» **What is being asked**
Down to the last line, restate the records word for word, but not the pictures.

** Information provided follows **

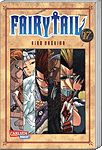 Fairy Tail 17 (Manga)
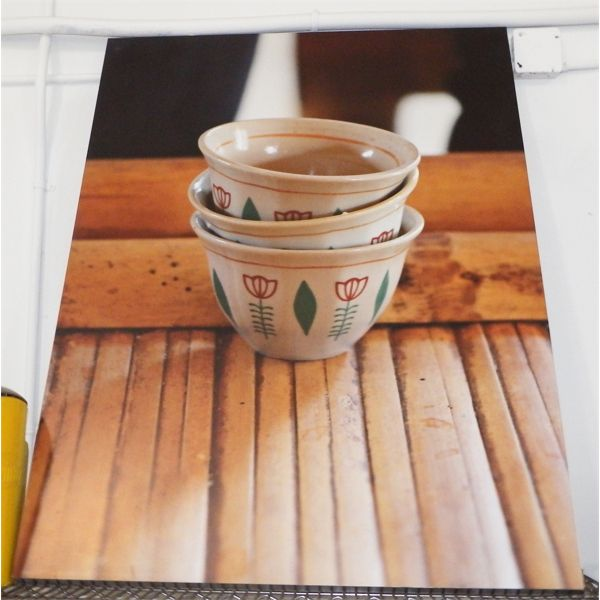 """Used Large Picture for Coffee House  - No Damage - 36"""" W x 48"""" H x 2"""" D"""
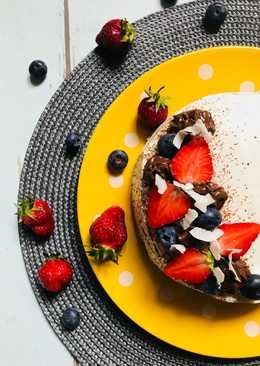 Epres csoki mousse torta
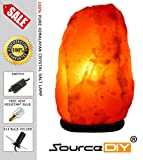 3-5 KG NATURAL PINK HIMALAYAN CRYSTAL ROCK SALT LAMP WITH BUTTON SWITCH AND BRITISH STANDARD ELECTRIC PLUG. 100 % PREMIUM AND FINE QUALITY SOURCEDIY®.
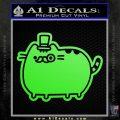 Pusheen Decal Sticker Cat Kitty Fancy Pants D2 Lime Green Vinyl 120x120
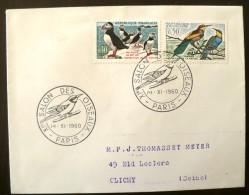 FRANCE Flamme Obliteration Salon Des Oiseaux 14/11/1960 (Yvert 1274+76) - Birds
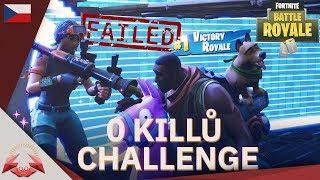 0 Killů challenge w/ J1NYS - Fortnite Battle Royale CZ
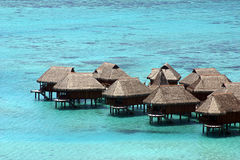 Huts in Tahiti Stock Image
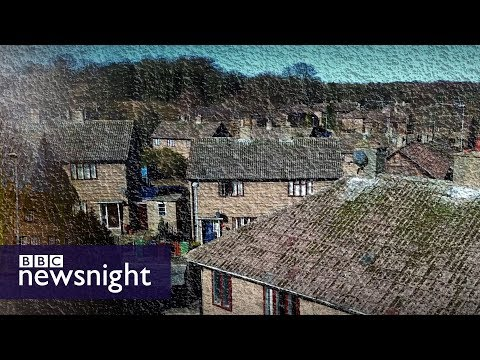 Prefab homes: The residents fighting eviction in Leeds - BBC Newsnight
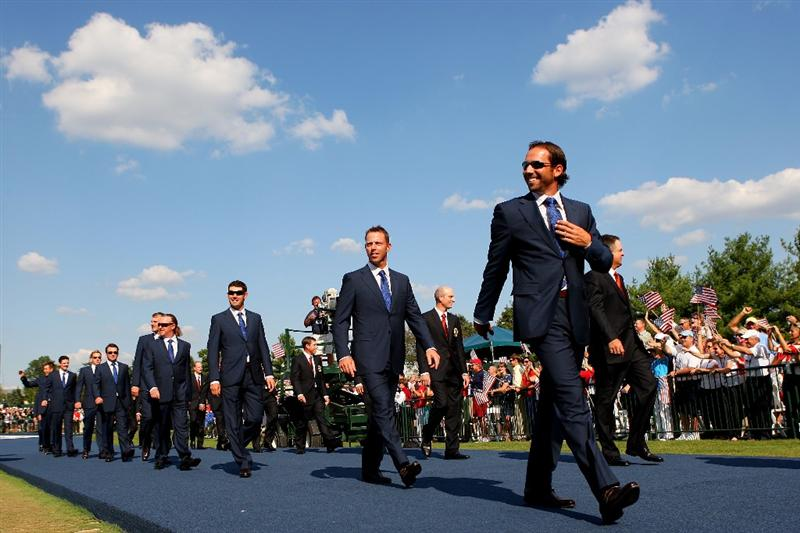 LOUISVILLE, KY - SEPTEMBER 18:  Sergio Garcia of the European team walks alongside his teammates and the USA team during the opening ceremony for the 2008 Ryder Cup at Valhalla Golf Club on September 18, 2008 in Louisville, Kentucky.  (Photo by Andrew Redington/Getty Images)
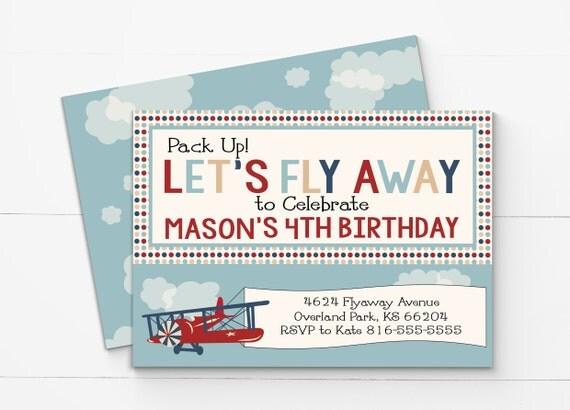 Vintage airplane birthday invitation airplane invitation il570xn filmwisefo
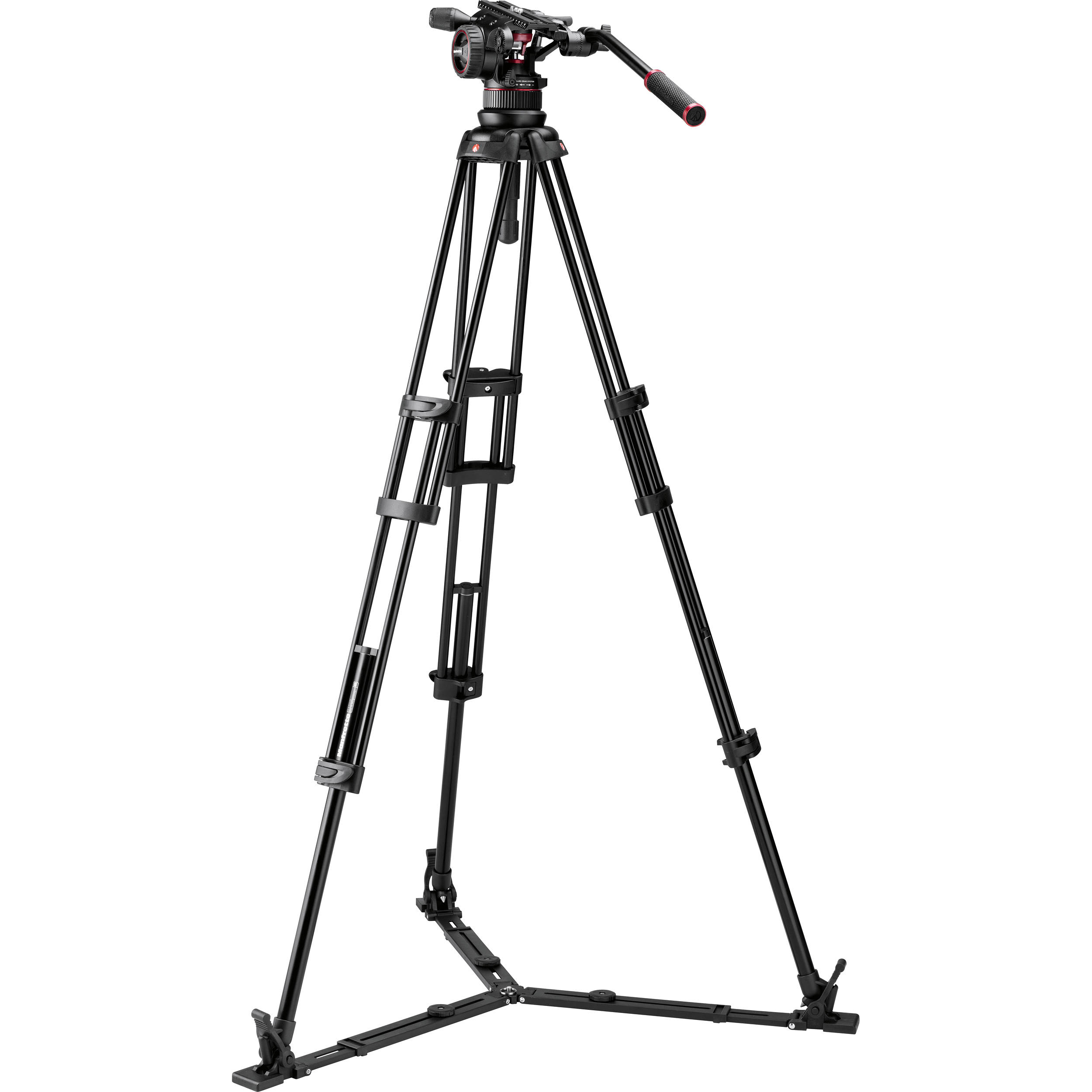 Manfrotto Tripods (Heads and Legs ) Manfrotto 545 legs and 509HD head. - Image #1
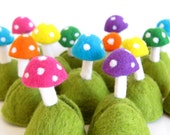 Wedding  - 10 Name Card - Menu Holders - Photo Stand - Party Favor - Needle Felted Toadstools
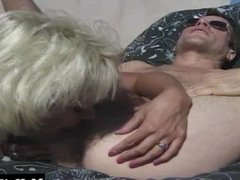 Layla Jade is a blonde whore who likes to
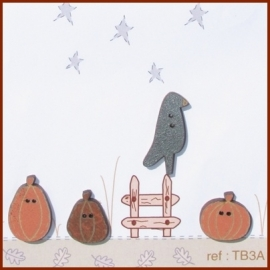 Crow Perched On Top Of Pumpkins - TB3A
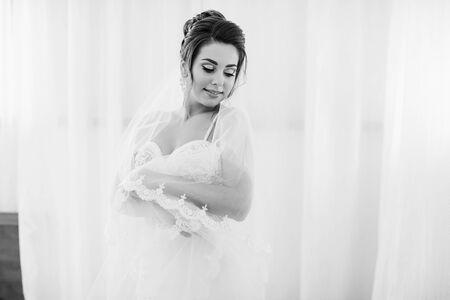 Photo for elegant bride - Royalty Free Image
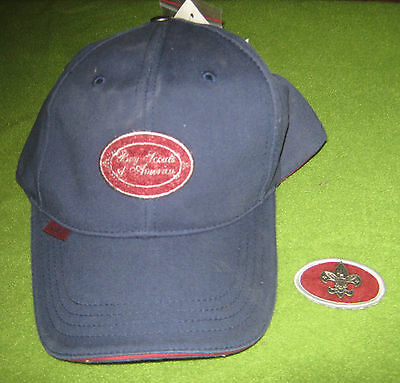 Boy Scouts of America BSA 2007 Limited Edition Baseball Hat Cap - Velcro Patch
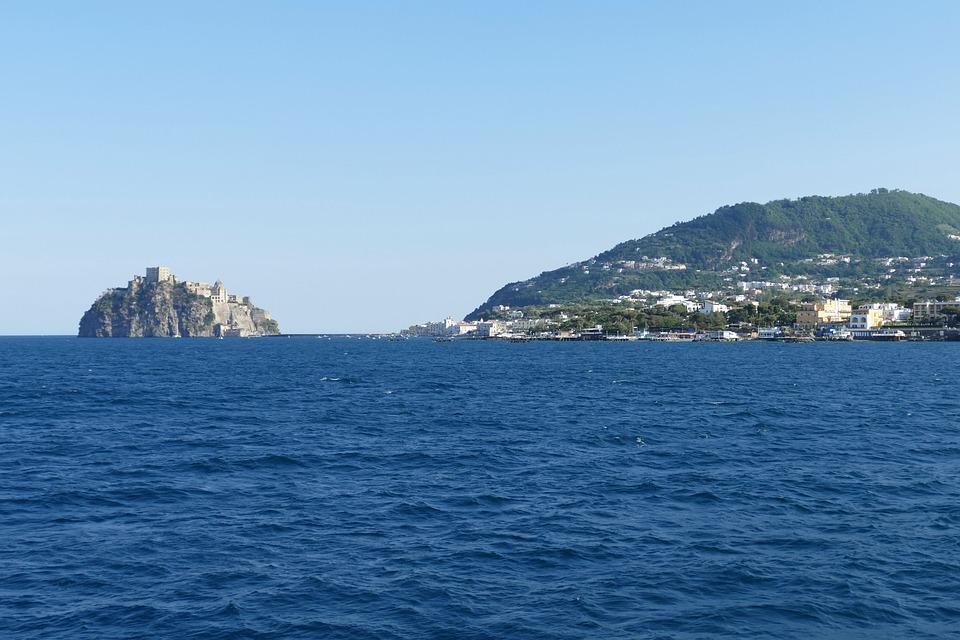 Ischia, Italy, Mediterranean, Tourism, Holiday, Island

** End of Information provided **

» **Answer below**
 Fairy Tail 17 (Manga)
 """Used Large Picture for Coffee House  - No Damage - 36"""" W x 48"""" H x 2"""" D"""
 Epres csoki mousse torta
 3-5 KG NATURAL PINK HIMALAYAN CRYSTAL ROCK SALT LAMP WITH BUTTON SWITCH AND BRITISH STANDARD ELECTRIC PLUG. 100 % PREMIUM AND FINE QUALITY SOURCEDIY®.
 Pusheen Decal Sticker Cat Kitty Fancy Pants D2 Lime Green Vinyl 120x120
 FRANCE Flamme Obliteration Salon Des Oiseaux 14/11/1960 (Yvert 1274+76) - Birds
 0 Killů challenge w/ J1NYS - Fortnite Battle Royale CZ
 Huts in Tahiti Stock Image
 Prefab homes: The residents fighting eviction in Leeds - BBC Newsnight
 LOUISVILLE, KY - SEPTEMBER 18:  Sergio Garcia of the European team walks alongside his teammates and the USA team during the opening ceremony for the 2008 Ryder Cup at Valhalla Golf Club on September 18, 2008 in Louisville, Kentucky.  (Photo by Andrew Redington/Getty Images)
 Vintage airplane birthday invitation airplane invitation il570xn filmwisefo
 Manfrotto Tripods (Heads and Legs ) Manfrotto 545 legs and 509HD head. - Image #1
 Wedding  - 10 Name Card - Menu Holders - Photo Stand - Party Favor - Needle Felted Toadstools
 Layla Jade is a blonde whore who likes to
 Crow Perched On Top Of Pumpkins - TB3A
 Photo for elegant bride - Royalty Free Image
 Boy Scouts of America BSA 2007 Limited Edition Baseball Hat Cap - Velcro Patch
 Ischia, Italy, Mediterranean, Tourism, Holiday, Island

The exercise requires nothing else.